Cina mengklaim hampir sebagian besar luas Laut Cina Selatan. Hal ini menjadikan Cina harus bersengketa dengan Vietnam, Filipina, Taiwan, Malaysia dan Brunei Darussalam. Cina juga bersengketa dengan Jepang atas kepulauan di Laut Cina Timur.
Cina sejak lama mengatakan tidak akan berpartisipasi dalam proses arbitrase dan bersikeras akan menyelesaikan sengketa secara bilateral.
Pengadilan memberikan Cina sampai dengan 15 Desember untuk menjawab kasus ini. Namun, partisipasi Cina tidak diperlukan karena pengadilan tidak dimaksudkan untuk menyelesaikan sengketa, tetapi untuk membuktikan validitas atas sembilan garis titik-titik yang diklaim Cina.

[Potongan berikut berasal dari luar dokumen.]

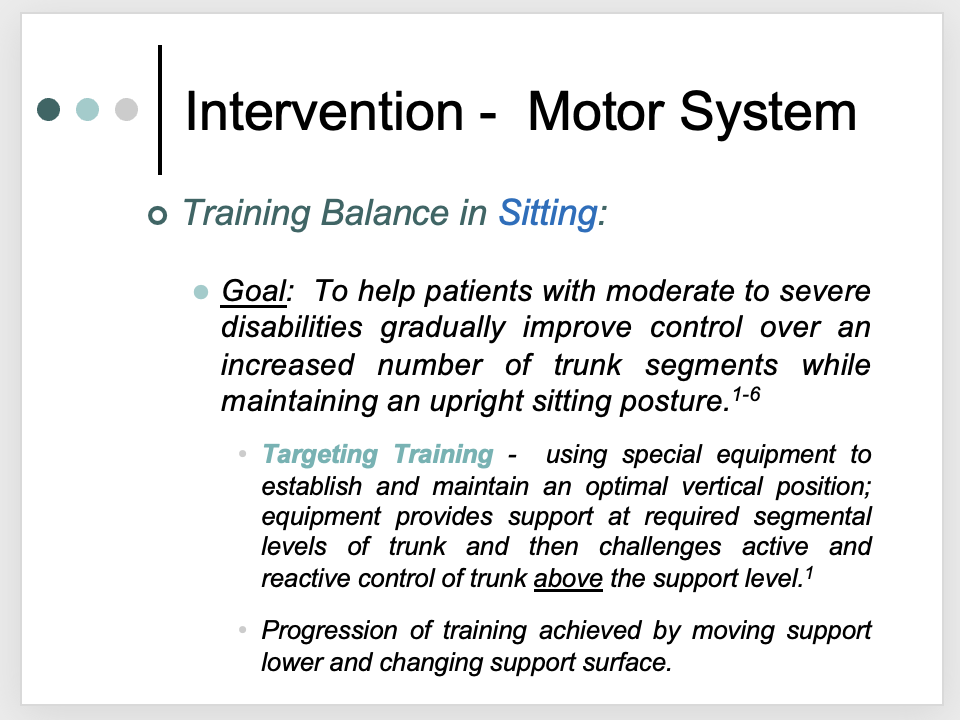 Intervention - Motor System

Training Balance in Sitting:

Goal: To help patients with moderate to severe disabilities gradually improve control over an increased number of trunk segments while maintaining an upright sitting posture.$^{1-6}$

Targeting Training - using special equipment to establish and maintain an optimal vertical position; equipment provides support at required segmental levels of trunk and then challenges active and reactive control of trunk above the support level.$^{1}$

Progression of training achieved by moving support lower and changing support surface.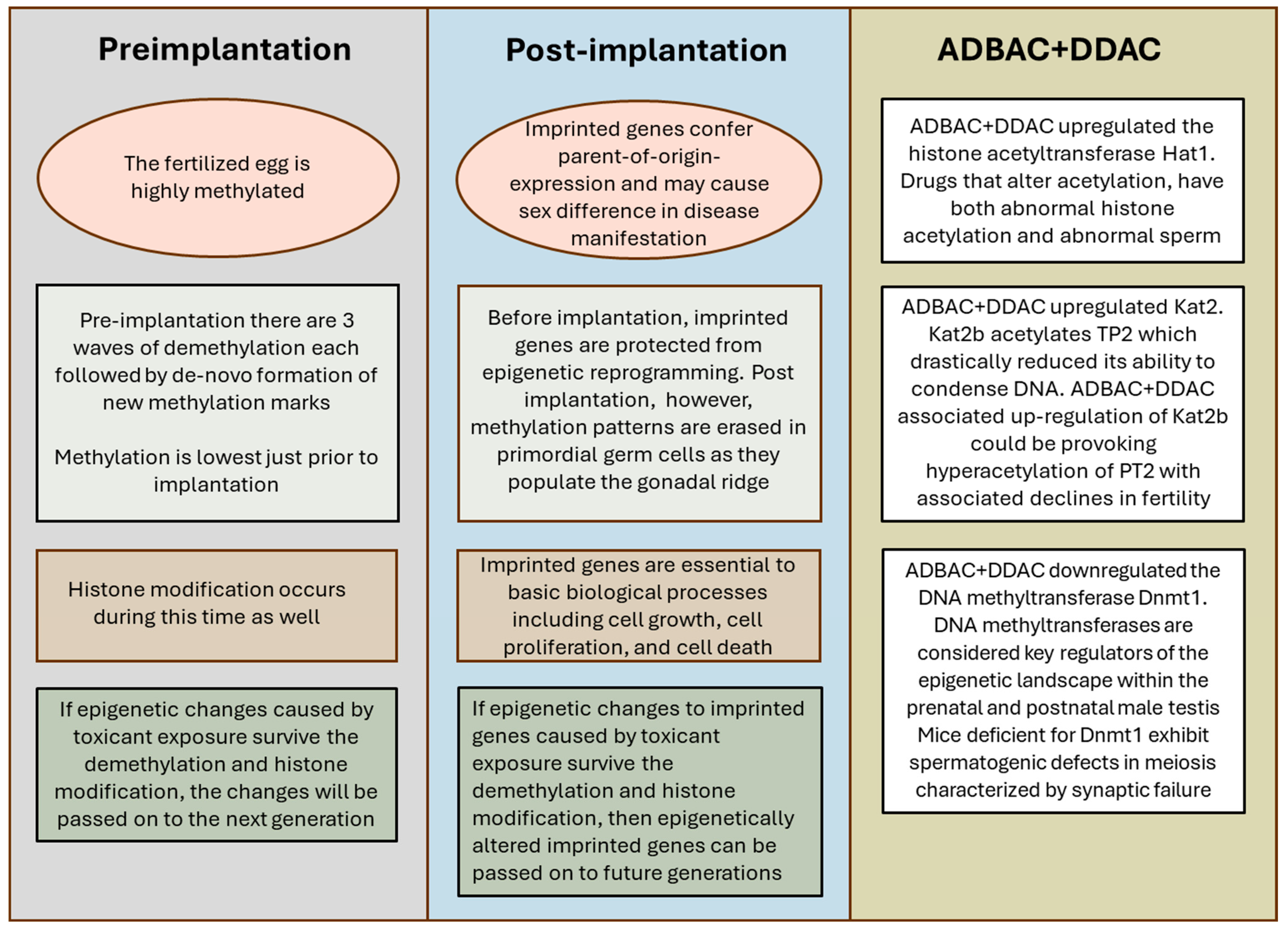 Preimplantation

The fertilized egg is highly methylated

Pre-implantation there are 3 waves of demethylation each followed by de-novo formation of new methylation marks

Methylation is lowest just prior to implantation

Histone modification occurs during this time as well

If epigenetic changes caused by toxicant exposure survive the demethylation and histone modification, the changes will be passed on to the next generation

Post-implantation

Imprinted genes confer parent-of-origin-expression and may cause sex difference in disease manifestation

Before implantation, imprinted genes are protected from epigenetic reprogramming. Post implantation, however, methylation patterns are erased in primordial germ cells as they populate the gonadal ridge

Imprinted genes are essential to basic biological processes including cell growth, cell proliferation, and cell death

If epigenetic changes to imprinted genes caused by toxicant exposure survive the demethylation and histone modification, then epigenetically altered imprinted genes can be passed on to future generations

ADBAC+DDAC

ADBAC+DDAC upregulated the histone acetyltransferase Hat1. Drugs that alter acetylation, have both abnormal histone acetylation and abnormal sperm

ADBAC+DDAC upregulated Kat2. Kat2b acetylates TP2 which drastically reduced its ability to condense DNA. ADBAC+DDAC associated up-regulation of Kat2b could be provoking hyperacetylation of PT2 with associated declines in fertility

ADBAC+DDAC downregulated the DNA methyltransferase Dnmt1. DNA methyltransferases are considered key regulators of the epigenetic landscape within the prenatal and postnatal male testis Mice deficient for Dnmt1 exhibit spermatogenic defects in meiosis characterized by synaptic failure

Selain itu pengadilan arbitrase juga bertujuan sebagai klarifikasi fitur, seperti Beting Scarborough di bawah Konvensi PBB tentang Hukum Laut yang ditandatangani Cina. Klaim Cina didasarkan pada petanya dengan sembilan garis titik-titik yang membentang jauh ke selatan dari lepas pantainya.
"Masih ada orang-orang dengan motif tersembunyi yang mengambil pandangan sepihak atau terdistorsi mengenai konvensi hukum internasional sehingga menuduh atau menyindir Cina tidak menghormati hukum internasional dan mengatakan Cina menantang konvensi internasional," ujar Kepala Departemen Hukum dan Perjanjian Kementerian Luar Negeri Cina Chang Xuhong dalam sebuah wawancara yang dimuat di situs kementerian.
Chang menyatakan penerbitan makalah pernyataan sikap tersebut tidak terkait dengan tenggat waktu yang diberikan pengadilan.
Pada Oktober, Filipina mengatakan telah menghentikan pekerjaan pembangunan di laut karena kemungkinan dampaknya pada kasus arbitrase. Filipina mengajukan sengketa itu ke pengadilan arbitrase pada Januari 2013.